De propriedade da Marinha do Brasil, o Forte Santa Bárbara foi cedido à Prefeitura de Florianópolis em julho de 2000. Intermediada junto ao Comando do 5º Distrito Naval, a cessão do imóvel envolveu como contrapartida a construção da nova sede da Capitania dos Portos, que até 1998 estava instalada no local e foi transferida para a região continental.
Restaurado sob orientação da 11ª Delegacia Regional do Instituto do Patrimônio Histórico e Artístico Nacional (Iphan), o imóvel abriga atualmente a estrutura administrativa da FCFFC . Também sedia exposições, reuniões e espetáculos, além de servir de base para os ensaios semanais do projeto Orquestra Escola.

Sistema de defesa da Ilha
Erguido em meados do século 18 para compor o conjunto defensivo do litoral sul brasileiro, o Forte Santa Bárbara tinha a finalidade de proteger a Vila de Nossa Senhora do Desterro, evitando a passagem de inimigos pelo canal do Estreito.
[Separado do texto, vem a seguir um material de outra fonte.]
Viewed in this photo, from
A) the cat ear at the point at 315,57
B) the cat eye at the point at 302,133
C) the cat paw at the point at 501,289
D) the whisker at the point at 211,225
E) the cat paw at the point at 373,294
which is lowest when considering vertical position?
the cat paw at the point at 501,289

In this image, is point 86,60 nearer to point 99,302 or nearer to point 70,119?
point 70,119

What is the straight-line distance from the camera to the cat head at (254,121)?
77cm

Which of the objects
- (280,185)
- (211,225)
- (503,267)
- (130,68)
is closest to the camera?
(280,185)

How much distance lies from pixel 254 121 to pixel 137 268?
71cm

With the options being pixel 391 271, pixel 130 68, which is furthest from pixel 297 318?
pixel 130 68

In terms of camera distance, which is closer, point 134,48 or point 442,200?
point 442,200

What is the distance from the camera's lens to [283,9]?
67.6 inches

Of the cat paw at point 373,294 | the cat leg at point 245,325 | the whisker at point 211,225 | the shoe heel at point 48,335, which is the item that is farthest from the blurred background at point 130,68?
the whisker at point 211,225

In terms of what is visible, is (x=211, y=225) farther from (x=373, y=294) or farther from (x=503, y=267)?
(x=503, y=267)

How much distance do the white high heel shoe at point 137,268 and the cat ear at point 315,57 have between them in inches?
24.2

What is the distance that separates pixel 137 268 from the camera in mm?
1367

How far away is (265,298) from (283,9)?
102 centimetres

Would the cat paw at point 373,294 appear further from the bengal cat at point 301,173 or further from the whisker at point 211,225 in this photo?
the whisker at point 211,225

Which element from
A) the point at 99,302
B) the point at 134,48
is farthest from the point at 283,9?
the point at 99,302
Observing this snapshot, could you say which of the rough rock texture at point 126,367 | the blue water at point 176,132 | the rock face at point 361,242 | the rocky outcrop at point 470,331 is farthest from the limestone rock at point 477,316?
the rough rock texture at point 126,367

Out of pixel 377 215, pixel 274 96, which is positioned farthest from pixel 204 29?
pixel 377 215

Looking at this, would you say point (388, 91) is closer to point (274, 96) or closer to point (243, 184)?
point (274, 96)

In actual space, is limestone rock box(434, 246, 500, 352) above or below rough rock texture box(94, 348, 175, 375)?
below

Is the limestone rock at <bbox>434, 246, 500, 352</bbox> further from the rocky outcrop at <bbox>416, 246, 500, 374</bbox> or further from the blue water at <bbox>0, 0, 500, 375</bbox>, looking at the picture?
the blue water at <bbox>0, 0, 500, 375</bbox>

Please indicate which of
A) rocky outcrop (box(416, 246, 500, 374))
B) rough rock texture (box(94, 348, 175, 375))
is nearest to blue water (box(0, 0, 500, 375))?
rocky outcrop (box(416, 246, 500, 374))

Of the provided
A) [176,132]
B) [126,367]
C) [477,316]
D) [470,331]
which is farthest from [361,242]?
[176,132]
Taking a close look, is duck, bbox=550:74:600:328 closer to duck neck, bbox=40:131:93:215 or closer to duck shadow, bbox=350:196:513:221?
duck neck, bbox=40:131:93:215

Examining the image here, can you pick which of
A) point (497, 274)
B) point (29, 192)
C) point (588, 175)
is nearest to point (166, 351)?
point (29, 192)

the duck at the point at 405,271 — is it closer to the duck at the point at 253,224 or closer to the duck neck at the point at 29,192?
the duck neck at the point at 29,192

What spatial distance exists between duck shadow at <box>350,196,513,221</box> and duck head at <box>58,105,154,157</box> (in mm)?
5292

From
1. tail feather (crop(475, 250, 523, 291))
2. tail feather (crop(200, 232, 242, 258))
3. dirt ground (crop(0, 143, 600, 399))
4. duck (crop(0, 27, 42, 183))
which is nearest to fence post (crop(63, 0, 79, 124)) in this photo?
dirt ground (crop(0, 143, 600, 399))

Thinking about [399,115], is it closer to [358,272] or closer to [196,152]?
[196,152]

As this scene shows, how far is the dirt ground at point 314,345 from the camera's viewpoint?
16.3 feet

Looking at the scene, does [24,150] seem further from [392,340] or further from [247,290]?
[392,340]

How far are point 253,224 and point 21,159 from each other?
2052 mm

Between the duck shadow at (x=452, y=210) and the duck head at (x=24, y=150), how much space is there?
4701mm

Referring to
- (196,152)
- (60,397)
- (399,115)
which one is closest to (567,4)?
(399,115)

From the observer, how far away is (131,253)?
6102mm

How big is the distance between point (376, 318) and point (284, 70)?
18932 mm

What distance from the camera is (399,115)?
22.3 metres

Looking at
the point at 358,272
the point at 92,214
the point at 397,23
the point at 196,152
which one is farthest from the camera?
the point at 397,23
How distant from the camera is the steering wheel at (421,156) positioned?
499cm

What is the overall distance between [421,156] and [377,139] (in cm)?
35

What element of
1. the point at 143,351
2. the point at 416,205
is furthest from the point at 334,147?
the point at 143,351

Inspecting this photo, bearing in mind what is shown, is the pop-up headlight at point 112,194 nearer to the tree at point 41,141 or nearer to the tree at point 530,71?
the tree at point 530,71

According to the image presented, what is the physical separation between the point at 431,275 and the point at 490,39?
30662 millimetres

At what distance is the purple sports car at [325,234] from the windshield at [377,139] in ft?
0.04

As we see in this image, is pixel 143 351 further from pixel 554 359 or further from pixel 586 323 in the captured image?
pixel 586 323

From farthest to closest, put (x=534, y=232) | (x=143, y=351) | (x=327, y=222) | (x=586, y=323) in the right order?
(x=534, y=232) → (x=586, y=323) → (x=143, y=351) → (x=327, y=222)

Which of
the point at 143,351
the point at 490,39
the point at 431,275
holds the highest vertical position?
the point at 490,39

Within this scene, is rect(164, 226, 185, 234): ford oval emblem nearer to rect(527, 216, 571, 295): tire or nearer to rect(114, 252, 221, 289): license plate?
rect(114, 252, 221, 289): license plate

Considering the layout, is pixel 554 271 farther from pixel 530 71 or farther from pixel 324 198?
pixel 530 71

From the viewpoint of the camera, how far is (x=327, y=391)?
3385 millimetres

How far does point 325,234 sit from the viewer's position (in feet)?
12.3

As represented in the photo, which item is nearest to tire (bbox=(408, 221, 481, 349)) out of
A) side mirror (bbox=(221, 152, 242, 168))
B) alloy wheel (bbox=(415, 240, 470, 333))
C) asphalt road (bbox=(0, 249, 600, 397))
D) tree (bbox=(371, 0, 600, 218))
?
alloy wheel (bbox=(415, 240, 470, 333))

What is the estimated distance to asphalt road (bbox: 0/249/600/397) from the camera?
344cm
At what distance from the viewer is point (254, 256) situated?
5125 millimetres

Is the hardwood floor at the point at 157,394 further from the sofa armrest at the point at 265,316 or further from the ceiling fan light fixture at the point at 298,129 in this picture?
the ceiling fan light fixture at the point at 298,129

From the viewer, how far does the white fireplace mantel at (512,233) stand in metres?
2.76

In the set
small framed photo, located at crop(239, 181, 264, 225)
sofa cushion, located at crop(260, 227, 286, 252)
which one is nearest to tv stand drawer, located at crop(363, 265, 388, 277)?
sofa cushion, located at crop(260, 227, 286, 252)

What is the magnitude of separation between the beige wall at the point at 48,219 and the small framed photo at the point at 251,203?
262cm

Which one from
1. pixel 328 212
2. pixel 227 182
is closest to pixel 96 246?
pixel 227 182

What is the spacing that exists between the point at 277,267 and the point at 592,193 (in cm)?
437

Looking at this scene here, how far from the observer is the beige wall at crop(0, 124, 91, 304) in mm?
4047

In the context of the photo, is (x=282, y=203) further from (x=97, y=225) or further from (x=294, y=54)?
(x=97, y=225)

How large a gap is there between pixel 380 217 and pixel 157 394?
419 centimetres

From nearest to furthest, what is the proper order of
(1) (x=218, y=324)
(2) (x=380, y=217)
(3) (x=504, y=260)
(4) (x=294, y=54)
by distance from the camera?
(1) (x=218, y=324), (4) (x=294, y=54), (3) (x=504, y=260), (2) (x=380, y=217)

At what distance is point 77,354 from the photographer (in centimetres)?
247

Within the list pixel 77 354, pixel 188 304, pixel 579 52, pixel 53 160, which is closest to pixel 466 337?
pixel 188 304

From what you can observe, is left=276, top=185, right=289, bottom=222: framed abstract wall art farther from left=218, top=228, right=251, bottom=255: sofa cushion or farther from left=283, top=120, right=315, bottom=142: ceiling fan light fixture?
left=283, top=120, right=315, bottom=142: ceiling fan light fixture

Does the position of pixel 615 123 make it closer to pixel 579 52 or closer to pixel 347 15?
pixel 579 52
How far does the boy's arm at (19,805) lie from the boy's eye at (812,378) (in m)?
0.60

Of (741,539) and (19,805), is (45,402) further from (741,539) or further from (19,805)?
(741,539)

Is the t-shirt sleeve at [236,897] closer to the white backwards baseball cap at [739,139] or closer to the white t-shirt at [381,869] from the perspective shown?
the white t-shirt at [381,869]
Apesar da escassez de registros da época, é provável que a edificação tenha sido projetada por volta de 1760 para conter os invasores, caso conseguissem ultrapassar a Fortaleza de Nossa Senhora da Conceição (de Araçatuba), ao sul da Ilha.
Construído sobre uma ilhota rochosa, o forte tinha a aparência de um tradicional sobrado luso-brasileiro, feito em alvenaria de pedras de um só pavimento, num único bloco, com cobertura em quatro águas. A edificação ligava-se à Ilha por um passadiço construído sobre arcos de alvenaria, e abrigava os quartéis da tropa, o armazém e a casa da pólvora.
Citado por viajantes estrangeiros que estiveram na Ilha, como Jean François de La Pérouse (1797), Krusenstern (1803), e Debret (1822), o Forte Santa Bárbara localizava-se sobre um terrapleno, guarnecido por uma muralha de cerca de 70 centímetros de espessura na parte superior e altura de quase cinco metros. Possuía 12 canhões de ferro e um de bronze.
Múltiplas intervenções
Em 1871, o forte encontrava-se em ruínas, após contínuas descaracterizações. O antigo quartel da tropa foi demolido e um galpão de dois pavimentos, para alojamento de colonos, foi acrescentado. O prédio foi usado como hospedaria para doentes em quarentena e como hospital militar. Anos depois, foram fechadas as canhoneiras, construído um parapeito na muralha, pavimentado o terrapleno e instaladas floreiras.
Após outra reforma, em 1873, o imóvel sediou o governo provisório dos revolucionários federalistas. Em 1874, foi remodelado para sediar a Capitania dos Portos das Províncias do Rio Grande de São Pedro do Sul e de Santa Catarina, instalada em 1875. Entre 1940 e 41, o prédio foi mais uma vez reformado, sofrendo novas intervenções na década seguinte, com acréscimo de compartimentos.
Nessa época, os primeiros aterros da cidade já envolviam a pequena ilhota, ligando-a definitivamente à Ilha de Santa Catarina. As linhas ecléticas que adornavam as fachadas da edificação foram abandonadas no início do século 20, e uma nova reforma deu ao imóvel uma fachada geométrica, típica dos anos 1930, aspectos arquitetônicos que ainda exibe.
Hoje, apesar de descaracterizado, o forte mantém a muralha e os arcos de alvenaria ainda visíveis, mesmo depois do aterramento feito na área da Baía Sul, no início da década de 1970. Em 1984, foi tombado como Patrimônio Histórico e Artístico Nacional.
Anos mais tarde, em função do aterro que impediu o acesso direto ao mar, a Marinha do Brasil, por meio do Comando do 5º Distrito Naval, iniciou tratativas com o Governo do Estado para a construção de um novo prédio para a Capitania dos Portos, em Florianópolis, na área continental. Porém, a mudança para as novas instalações somente aconteceu em 1998, período em que o Forte Santa Bárbara foi restaurado e cedido à Prefeitura de Florianópolis, conforme convênio firmado em 2000 entre o município e a Marinha do Brasil.